## REQUIRED WORK:
Please copy the entries from the line with "At what distance from the viewpoint" to the line with "1.73 metres", swapping "camera" for "lens" and leaving everything else unchanged.

(Data listing)
>> BEGIN

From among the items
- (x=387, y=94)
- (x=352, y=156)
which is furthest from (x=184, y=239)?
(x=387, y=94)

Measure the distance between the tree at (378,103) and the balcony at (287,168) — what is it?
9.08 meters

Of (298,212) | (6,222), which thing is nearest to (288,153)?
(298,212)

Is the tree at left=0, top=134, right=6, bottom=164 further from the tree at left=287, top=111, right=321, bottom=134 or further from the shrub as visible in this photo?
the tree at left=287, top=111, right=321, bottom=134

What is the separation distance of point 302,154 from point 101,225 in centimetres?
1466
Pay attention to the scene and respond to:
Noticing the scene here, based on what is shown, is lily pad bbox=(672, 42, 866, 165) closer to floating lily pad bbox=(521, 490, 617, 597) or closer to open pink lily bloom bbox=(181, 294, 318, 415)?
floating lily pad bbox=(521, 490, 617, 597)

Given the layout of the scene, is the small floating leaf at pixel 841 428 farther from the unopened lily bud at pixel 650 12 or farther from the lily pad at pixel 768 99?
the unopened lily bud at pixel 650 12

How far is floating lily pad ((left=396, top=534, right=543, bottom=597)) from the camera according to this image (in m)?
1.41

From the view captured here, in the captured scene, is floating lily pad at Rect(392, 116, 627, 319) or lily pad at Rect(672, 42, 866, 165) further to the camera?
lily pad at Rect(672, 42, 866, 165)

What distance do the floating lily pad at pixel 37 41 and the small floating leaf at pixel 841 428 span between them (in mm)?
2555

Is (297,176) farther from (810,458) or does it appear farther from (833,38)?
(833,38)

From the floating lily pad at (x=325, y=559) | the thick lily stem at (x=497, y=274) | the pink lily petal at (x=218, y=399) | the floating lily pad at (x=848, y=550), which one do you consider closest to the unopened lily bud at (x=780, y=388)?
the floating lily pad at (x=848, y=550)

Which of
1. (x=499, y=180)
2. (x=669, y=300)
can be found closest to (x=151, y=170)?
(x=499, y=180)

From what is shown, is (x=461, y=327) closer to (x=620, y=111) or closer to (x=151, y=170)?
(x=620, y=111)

>> END
>> BEGIN

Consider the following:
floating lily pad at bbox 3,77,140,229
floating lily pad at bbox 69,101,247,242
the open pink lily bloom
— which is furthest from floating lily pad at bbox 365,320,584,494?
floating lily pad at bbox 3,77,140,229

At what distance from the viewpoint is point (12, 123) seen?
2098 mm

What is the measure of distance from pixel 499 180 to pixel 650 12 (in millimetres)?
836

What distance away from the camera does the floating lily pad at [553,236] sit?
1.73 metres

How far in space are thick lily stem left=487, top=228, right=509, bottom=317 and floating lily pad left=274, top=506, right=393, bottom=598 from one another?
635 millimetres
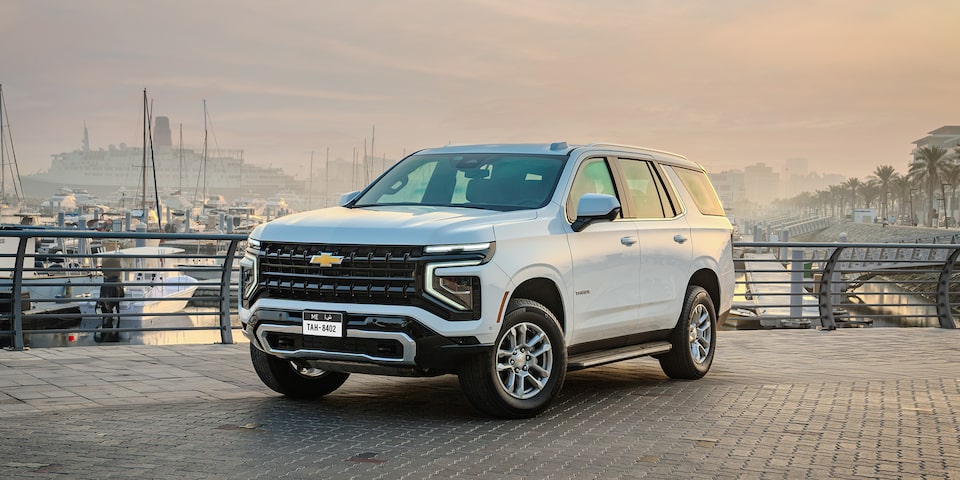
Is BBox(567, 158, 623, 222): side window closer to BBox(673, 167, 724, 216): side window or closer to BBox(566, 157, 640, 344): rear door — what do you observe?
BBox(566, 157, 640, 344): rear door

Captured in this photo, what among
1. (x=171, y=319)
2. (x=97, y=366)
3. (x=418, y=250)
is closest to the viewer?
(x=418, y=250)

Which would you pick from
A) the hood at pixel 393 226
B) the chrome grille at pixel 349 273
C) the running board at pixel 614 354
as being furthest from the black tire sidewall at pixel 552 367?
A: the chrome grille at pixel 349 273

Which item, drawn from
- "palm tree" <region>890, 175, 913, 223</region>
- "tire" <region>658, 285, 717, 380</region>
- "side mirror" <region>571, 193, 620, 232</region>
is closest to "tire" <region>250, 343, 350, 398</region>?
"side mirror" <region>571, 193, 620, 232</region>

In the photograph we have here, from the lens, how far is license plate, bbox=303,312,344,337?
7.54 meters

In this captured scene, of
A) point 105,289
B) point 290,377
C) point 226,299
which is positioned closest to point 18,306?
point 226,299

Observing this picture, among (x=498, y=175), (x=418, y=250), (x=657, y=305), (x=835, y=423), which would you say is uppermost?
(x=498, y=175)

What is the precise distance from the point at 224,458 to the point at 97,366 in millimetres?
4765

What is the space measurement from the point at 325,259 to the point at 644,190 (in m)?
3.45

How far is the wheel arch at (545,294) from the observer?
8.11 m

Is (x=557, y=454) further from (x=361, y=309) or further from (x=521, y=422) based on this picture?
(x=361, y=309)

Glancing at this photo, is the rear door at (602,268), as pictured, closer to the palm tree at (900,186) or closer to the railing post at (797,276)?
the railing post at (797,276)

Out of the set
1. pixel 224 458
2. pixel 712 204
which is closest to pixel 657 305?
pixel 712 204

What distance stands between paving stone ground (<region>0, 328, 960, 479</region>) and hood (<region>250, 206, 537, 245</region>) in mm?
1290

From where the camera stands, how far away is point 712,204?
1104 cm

>> END
>> BEGIN

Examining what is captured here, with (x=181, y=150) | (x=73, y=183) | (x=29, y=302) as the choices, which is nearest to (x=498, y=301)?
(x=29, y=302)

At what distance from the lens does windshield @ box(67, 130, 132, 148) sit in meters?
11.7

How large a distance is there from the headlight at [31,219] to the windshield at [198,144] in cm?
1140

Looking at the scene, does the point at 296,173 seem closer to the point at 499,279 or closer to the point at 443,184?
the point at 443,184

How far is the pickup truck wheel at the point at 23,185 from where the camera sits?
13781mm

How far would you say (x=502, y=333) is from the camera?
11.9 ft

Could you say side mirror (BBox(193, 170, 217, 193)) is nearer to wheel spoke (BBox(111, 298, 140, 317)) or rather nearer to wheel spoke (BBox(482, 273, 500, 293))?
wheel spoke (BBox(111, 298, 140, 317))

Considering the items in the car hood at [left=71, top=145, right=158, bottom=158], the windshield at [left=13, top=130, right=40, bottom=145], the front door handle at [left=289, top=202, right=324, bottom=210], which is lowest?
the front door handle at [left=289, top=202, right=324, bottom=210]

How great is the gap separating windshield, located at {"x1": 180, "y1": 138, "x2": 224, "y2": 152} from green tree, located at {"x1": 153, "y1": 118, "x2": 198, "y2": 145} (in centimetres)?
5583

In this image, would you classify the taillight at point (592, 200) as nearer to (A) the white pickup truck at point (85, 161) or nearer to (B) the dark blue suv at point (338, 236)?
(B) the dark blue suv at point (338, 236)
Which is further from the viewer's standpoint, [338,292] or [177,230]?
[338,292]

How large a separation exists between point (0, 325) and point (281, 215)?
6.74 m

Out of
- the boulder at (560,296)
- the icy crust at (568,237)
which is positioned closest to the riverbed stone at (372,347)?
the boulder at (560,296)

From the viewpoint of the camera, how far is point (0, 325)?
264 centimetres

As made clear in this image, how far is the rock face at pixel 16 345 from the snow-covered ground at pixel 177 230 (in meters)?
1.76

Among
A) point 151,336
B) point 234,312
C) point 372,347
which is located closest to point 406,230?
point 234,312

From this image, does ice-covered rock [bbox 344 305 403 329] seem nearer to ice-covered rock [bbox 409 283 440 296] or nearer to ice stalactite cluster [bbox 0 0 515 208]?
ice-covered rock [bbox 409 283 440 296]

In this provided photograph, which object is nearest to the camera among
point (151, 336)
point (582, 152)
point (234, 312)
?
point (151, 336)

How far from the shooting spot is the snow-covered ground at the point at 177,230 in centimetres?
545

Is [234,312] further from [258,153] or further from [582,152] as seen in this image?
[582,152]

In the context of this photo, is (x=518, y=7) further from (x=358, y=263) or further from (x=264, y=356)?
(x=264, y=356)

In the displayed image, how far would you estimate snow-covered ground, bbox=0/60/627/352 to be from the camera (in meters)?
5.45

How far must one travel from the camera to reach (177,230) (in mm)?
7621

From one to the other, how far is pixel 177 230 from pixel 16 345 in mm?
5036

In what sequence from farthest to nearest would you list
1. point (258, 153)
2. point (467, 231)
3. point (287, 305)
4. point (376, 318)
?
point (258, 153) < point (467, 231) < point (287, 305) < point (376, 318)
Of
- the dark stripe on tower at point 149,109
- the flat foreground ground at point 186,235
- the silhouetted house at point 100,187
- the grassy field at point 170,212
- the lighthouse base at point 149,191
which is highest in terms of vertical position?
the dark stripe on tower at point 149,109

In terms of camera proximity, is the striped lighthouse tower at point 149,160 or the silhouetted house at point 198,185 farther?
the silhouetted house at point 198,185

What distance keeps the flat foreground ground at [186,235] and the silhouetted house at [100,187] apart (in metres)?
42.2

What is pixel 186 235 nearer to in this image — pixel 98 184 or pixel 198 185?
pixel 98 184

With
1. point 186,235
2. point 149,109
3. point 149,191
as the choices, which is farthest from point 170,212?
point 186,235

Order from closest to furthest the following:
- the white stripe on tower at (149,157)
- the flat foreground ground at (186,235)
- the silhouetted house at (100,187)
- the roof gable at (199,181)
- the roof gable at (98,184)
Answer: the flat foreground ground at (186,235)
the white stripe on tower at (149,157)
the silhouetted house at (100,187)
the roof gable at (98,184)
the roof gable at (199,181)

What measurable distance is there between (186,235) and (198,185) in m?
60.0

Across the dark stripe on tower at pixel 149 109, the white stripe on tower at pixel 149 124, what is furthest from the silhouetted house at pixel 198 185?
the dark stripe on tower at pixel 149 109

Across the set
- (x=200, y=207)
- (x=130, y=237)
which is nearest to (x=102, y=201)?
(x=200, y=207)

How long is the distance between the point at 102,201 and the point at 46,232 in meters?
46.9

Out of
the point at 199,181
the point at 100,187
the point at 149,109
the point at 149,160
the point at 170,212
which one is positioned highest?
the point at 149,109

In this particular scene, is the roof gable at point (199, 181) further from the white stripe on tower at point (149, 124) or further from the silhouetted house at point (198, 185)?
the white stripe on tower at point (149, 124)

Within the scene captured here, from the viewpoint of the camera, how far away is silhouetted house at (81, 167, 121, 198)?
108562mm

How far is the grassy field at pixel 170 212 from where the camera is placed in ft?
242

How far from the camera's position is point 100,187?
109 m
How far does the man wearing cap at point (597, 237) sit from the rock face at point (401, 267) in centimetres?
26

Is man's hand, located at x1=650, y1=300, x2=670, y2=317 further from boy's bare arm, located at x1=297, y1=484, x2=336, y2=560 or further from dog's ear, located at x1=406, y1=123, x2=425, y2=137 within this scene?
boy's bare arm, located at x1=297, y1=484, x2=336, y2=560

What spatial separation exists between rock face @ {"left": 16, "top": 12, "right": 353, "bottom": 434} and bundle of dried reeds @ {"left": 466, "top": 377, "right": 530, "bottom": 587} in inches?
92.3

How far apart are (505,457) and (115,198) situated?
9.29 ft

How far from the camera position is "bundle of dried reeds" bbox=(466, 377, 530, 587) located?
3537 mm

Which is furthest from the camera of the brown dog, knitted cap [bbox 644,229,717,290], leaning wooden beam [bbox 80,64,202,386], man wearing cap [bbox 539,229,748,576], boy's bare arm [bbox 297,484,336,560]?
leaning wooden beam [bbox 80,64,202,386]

>> END

## REPLY TO THE TASK:
At what distance from the viewpoint is point (12, 123) seen?
2098 mm

What is the measure of distance from pixel 499 180 to pixel 650 12 (in millimetres)?
836

What distance away from the lens does the floating lily pad at [553,236] sit?
1.73 metres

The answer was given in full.